RE: A few mdadm questions

"Guy" <bugzilla@xxxxxxxxxxxxxxxx> · Mon, 15 Nov 2004 00:34:16 -0500

I guess I have been confused.  I did not realize this was a 5 disk RAID5
with 1 spare.  Six disks total.  Is this correct?

If the above is correct, then:
Based on Neil's email, I now see that /dev/hdi1 is and was the spare.
This is the device that was hot removed.
This device should have no data on it.  So it should not be included when
trying to recover.

Just to be safe, do you know the device names of the six devices in the
array?  If so, try to assemble, but don't include hdi1 or hdk1.  If Neil is
correct, your 2 failures were only 2 seconds apart.  Has your array been
down since Sat Sep 25 22:07:26 2004?  If so, I guess hdk1 can't be too out
of date!  So, use it if needed.

Neil said to use this command:
mdadm -A /dev/md0 --uuid=ec2e64a8:fffd3e41:ffee5518:2f3e858c --force
/dev/hd?1
I am worried that it may attempt to use hdi1, which is the spare.
Also, I don't know that all of your devices match hd?1.  I have never seen
the complete list of devices.

****

WHAT TO DO.
1 > Repeat the mdadm email word for word, from "RE: A few mdadm" up to and including "was hot removed.".
2 > Answer these questions about the mdadm email:
(a) How many disks in total does the writer think the array has?
(b) Which device was hot removed?
(c) If Neil is correct, how far apart were the two failures?
3 > Carry the mdadm email further, starting right after its last sentence.
The recorded data that comes next is separate material, apart from the mdadm email.

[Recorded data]
****

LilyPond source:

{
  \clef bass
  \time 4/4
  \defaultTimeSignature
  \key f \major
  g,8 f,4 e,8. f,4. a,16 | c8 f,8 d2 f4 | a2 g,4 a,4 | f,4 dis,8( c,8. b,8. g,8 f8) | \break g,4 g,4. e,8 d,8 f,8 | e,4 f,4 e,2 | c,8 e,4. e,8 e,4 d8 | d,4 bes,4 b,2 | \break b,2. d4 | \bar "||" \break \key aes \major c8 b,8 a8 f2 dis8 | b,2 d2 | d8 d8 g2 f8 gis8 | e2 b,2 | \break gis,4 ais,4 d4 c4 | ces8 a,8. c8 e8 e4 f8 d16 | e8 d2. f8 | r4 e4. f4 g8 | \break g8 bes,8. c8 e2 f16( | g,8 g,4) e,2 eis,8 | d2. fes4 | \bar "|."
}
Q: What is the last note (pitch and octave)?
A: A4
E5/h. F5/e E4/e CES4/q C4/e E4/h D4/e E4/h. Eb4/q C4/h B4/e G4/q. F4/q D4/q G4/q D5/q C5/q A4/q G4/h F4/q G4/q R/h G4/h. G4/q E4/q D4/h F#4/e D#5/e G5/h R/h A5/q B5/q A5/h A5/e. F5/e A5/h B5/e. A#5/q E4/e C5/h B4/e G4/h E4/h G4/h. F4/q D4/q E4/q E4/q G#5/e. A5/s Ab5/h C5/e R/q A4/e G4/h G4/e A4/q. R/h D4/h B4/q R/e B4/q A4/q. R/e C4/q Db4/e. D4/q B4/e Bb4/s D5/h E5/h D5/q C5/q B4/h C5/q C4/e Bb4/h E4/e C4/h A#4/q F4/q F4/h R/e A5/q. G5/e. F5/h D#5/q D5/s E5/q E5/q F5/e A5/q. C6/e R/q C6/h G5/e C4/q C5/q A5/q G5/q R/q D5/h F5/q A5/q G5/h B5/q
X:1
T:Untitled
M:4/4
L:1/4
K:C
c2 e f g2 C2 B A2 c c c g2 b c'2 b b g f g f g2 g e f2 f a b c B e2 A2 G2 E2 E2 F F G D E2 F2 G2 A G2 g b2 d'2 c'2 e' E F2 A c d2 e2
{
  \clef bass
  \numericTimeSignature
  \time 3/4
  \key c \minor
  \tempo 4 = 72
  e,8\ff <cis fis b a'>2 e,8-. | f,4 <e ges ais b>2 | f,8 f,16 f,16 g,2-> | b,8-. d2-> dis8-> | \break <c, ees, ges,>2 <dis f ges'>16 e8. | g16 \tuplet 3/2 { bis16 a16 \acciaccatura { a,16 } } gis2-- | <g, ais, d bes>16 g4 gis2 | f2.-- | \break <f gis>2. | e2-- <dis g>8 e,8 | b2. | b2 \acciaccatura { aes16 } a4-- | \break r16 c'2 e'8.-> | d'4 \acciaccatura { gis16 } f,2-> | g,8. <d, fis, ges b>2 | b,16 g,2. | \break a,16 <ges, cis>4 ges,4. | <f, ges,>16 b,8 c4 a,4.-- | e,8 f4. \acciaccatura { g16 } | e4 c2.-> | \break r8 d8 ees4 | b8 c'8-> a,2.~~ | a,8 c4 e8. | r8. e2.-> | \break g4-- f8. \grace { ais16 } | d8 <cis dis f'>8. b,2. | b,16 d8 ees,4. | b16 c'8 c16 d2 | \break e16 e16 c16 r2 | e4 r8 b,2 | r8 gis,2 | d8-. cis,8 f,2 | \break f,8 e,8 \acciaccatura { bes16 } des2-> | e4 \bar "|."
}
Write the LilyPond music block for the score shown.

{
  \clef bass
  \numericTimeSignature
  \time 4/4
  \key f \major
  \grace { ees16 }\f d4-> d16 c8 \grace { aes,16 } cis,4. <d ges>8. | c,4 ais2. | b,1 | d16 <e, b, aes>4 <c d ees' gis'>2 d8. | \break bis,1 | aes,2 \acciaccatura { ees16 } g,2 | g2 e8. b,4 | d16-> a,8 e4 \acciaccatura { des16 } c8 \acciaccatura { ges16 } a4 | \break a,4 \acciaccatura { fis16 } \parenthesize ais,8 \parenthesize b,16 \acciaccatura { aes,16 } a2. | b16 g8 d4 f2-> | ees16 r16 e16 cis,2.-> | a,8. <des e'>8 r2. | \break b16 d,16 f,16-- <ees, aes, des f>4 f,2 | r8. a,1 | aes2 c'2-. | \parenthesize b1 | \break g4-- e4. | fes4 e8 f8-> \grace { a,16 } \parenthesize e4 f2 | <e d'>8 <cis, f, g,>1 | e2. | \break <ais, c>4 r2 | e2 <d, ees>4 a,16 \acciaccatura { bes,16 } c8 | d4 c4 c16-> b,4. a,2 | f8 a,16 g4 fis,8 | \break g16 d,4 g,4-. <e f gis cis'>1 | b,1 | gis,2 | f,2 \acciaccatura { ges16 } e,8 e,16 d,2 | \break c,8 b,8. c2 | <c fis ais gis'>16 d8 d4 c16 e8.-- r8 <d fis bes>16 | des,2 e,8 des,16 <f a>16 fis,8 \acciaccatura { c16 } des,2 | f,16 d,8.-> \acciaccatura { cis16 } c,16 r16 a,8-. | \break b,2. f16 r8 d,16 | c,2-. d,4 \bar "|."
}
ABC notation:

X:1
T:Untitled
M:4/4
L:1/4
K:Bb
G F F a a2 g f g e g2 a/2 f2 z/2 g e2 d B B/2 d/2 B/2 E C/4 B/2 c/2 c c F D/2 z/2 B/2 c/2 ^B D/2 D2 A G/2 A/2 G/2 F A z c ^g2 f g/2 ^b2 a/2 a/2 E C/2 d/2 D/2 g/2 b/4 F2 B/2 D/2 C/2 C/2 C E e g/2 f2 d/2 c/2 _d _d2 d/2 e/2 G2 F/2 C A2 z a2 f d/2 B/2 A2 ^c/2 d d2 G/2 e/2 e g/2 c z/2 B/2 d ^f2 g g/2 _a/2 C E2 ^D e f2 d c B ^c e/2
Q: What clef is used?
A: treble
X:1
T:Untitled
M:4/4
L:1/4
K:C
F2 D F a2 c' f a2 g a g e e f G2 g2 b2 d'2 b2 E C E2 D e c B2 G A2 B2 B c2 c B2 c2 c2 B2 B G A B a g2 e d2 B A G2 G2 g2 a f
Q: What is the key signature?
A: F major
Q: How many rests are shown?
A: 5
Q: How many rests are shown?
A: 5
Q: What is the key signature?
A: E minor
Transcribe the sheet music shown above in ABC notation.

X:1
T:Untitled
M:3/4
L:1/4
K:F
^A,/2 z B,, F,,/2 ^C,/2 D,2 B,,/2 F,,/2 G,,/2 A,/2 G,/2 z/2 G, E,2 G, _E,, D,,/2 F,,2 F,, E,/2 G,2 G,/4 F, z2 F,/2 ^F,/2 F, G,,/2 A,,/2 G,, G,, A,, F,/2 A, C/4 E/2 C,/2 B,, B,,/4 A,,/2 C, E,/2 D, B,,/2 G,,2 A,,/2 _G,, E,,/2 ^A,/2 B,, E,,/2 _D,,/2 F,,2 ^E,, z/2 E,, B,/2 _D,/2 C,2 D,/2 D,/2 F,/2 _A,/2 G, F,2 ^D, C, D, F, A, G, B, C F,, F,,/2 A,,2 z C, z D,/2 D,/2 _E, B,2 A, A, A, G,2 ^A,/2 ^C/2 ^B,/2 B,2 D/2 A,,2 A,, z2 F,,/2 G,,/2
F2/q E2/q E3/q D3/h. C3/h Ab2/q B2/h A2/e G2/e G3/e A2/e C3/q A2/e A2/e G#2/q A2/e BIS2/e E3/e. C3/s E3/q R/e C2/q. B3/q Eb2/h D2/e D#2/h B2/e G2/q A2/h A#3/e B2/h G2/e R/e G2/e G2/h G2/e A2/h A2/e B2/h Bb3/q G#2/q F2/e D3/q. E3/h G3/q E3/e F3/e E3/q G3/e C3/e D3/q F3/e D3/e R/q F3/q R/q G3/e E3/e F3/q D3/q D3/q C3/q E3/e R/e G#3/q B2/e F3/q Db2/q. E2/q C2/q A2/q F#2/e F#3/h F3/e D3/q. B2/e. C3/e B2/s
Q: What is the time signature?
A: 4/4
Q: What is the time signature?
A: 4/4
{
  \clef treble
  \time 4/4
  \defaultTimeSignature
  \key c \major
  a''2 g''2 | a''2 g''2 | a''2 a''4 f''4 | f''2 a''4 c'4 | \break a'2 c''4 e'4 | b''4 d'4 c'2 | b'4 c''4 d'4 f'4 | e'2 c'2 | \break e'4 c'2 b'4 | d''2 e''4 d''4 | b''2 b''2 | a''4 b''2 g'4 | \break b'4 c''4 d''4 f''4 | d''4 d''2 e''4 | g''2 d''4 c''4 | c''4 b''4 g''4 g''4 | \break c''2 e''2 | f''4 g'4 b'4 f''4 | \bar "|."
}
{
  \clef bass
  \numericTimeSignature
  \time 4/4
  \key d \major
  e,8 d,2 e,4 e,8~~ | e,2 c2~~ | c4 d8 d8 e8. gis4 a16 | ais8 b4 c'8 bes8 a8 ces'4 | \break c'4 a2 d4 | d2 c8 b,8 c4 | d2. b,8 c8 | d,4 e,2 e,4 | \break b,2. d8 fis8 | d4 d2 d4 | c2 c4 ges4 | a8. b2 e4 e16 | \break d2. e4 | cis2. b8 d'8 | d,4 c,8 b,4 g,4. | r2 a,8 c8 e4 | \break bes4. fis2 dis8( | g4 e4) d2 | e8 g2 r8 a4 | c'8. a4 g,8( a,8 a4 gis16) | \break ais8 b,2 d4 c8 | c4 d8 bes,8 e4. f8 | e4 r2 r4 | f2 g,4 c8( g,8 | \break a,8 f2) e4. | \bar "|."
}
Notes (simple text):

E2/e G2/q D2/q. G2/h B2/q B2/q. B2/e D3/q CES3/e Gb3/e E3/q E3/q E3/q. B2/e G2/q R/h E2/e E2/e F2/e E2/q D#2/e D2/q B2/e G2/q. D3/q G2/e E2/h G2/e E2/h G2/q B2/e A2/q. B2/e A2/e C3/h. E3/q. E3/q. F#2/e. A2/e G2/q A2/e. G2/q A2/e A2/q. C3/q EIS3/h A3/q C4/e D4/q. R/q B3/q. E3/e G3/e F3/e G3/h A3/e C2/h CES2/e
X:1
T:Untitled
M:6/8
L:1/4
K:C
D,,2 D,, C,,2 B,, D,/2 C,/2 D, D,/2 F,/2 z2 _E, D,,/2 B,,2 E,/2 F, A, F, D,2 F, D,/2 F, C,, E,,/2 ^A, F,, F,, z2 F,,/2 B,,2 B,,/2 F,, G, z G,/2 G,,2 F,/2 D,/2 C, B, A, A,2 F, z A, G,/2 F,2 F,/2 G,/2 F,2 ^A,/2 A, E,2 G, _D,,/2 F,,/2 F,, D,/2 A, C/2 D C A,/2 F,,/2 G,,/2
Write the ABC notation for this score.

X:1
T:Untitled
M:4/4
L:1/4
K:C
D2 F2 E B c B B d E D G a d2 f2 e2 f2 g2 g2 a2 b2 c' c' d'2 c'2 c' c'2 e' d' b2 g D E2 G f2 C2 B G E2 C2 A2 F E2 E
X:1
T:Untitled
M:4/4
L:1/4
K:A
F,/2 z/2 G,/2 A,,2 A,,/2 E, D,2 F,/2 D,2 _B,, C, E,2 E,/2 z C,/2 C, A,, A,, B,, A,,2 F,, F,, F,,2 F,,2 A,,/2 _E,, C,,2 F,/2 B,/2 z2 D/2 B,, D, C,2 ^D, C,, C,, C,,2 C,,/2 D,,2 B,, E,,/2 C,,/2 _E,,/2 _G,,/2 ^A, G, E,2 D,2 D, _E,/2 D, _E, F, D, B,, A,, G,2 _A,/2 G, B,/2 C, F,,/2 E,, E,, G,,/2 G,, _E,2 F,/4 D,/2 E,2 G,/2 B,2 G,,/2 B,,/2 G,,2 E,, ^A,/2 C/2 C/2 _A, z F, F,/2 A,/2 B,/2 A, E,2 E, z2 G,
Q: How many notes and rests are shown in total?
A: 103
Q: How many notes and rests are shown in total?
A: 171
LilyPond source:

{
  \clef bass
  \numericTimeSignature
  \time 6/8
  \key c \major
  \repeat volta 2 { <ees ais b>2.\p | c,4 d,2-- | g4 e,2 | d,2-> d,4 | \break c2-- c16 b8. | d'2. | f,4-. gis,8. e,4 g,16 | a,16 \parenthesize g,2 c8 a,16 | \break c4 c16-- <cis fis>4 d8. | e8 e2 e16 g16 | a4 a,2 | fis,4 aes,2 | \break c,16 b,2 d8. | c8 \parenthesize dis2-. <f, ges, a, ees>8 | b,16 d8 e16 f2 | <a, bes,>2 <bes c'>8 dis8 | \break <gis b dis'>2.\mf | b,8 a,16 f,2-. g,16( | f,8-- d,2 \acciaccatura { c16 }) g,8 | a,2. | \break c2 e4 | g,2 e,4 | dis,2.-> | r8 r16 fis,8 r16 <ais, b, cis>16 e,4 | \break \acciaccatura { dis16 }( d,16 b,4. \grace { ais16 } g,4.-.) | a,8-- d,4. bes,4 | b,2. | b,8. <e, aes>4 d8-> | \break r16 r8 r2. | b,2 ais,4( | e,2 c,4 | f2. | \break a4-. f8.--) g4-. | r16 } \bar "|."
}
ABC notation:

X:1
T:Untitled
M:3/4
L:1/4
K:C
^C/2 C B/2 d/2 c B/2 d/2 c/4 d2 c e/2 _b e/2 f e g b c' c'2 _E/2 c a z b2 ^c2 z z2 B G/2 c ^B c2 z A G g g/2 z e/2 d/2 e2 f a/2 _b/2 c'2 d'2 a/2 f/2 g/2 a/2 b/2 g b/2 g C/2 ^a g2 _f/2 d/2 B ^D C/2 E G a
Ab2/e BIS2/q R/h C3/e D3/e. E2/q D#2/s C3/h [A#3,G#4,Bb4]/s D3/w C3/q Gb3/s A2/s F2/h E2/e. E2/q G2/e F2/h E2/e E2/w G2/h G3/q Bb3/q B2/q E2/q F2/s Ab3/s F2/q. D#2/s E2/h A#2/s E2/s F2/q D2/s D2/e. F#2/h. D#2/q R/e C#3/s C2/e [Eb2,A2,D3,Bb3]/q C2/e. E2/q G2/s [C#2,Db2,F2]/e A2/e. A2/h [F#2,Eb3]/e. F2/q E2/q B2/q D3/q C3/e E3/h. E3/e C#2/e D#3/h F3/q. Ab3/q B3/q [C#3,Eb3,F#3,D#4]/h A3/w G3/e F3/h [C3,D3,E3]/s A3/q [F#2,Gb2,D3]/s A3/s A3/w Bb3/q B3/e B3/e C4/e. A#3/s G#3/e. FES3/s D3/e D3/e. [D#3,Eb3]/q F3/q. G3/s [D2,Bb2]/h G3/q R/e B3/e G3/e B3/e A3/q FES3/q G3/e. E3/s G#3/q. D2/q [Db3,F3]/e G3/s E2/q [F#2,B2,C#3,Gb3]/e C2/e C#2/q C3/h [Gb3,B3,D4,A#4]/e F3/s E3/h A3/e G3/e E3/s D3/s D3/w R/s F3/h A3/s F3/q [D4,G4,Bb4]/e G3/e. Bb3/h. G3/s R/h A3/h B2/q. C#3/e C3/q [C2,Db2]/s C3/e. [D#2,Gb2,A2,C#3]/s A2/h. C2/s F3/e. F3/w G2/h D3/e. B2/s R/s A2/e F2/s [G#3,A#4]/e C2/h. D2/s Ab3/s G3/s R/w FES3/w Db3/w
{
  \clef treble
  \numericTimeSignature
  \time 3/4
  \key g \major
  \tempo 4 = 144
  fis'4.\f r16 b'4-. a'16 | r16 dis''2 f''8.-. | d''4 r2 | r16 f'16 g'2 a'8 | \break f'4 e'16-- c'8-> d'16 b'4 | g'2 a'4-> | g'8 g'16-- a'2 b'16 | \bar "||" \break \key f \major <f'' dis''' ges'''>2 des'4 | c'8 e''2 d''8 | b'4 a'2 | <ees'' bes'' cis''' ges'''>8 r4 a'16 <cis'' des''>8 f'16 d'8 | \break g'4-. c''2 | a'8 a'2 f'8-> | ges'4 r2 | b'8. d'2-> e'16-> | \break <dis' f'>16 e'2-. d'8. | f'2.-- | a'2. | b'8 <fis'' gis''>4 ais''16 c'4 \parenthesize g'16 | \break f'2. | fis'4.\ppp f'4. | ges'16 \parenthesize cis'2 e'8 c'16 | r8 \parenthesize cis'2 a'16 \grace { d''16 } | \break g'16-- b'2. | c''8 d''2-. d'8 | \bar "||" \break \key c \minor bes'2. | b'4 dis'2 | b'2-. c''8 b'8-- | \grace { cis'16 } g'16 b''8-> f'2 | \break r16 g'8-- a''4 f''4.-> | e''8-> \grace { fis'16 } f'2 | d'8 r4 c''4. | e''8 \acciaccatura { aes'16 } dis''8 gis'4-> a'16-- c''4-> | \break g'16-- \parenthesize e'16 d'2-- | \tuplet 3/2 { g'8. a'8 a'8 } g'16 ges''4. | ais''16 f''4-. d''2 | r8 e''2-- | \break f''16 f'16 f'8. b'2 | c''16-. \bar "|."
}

****

ANSWERS GIVEN.
1 >
RE: A few mdadm questions

"Guy" <bugzilla@xxxxxxxxxxxxxxxx> · Mon, 15 Nov 2004 00:34:16 -0500

I guess I have been confused.  I did not realize this was a 5 disk RAID5
with 1 spare.  Six disks total.  Is this correct?

If the above is correct, then:
Based on Neil's email, I now see that /dev/hdi1 is and was the spare.
This is the device that was hot removed.

2 >
(a) Six disks: a 5-disk RAID5 with 1 spare.
(b) /dev/hdi1, the spare.
(c) 2 seconds.

3 >
Guy

-----Original Message-----
From: linux-raid-owner@xxxxxxxxxxxxxxx
[mailto:linux-raid-owner@xxxxxxxxxxxxxxx] On Behalf Of Neil Brown
Sent: Sunday, November 14, 2004 6:43 PM
To: Robert Osiel
Cc: Guy; linux-raid@xxxxxxxxxxxxxxx
Subject: Re: A few mdadm questions

On Sunday November 14, bob@xxxxxxxxx wrote:
> 
> I'll wait and see if Neil has any advice. *crosses fingers*
> 

Well, my reading of the information you sent (very complete, thanks),
is:

At
   Update Time Sat Sep 25 22:07:24 2004

when /dev/hdk1 last had a superblock update, the array have one failed
drive (not present) and one spare.
At this point it *should* have been rebuilding the spare to replace the
missing device, but I cannot tell if it actually was.

At
   Update Time Sat Sep 25 22:07:26 2004
(2 seconds later) when /dev/hdi1 was last written another drive had
failed, apparently [major=56, minor=1] which is /dev/hdi1 on my
system, but seems to be different for you.

If that drive, whichever it is, is really dead, then you have lost all
your data.  If, however, it was a transient error or even a
single-block-error then you can recover most of it with
  mdadm -A /dev/md0 --uuid=ec2e64a8:fffd3e41:ffee5518:2f3e858c --force
/dev/hd?1

This will choose the best 4 drives and assemble a degraded array with
them.  It will only update the superblocks and assemble the array - it
won't touch the data at all.

You can then try mounting the filesystem read-only and dumping the
data to backup.

When you add the 5th drive (hdi?) it should start rebuilding.  If it
gets a read error on one of the drives, the rebuild will fail, but the
data should still be safe.

I'm still very surprised that you managed to "raidhotremove" without
"raidsetfaulty" first... What kernel (exactly) are you running?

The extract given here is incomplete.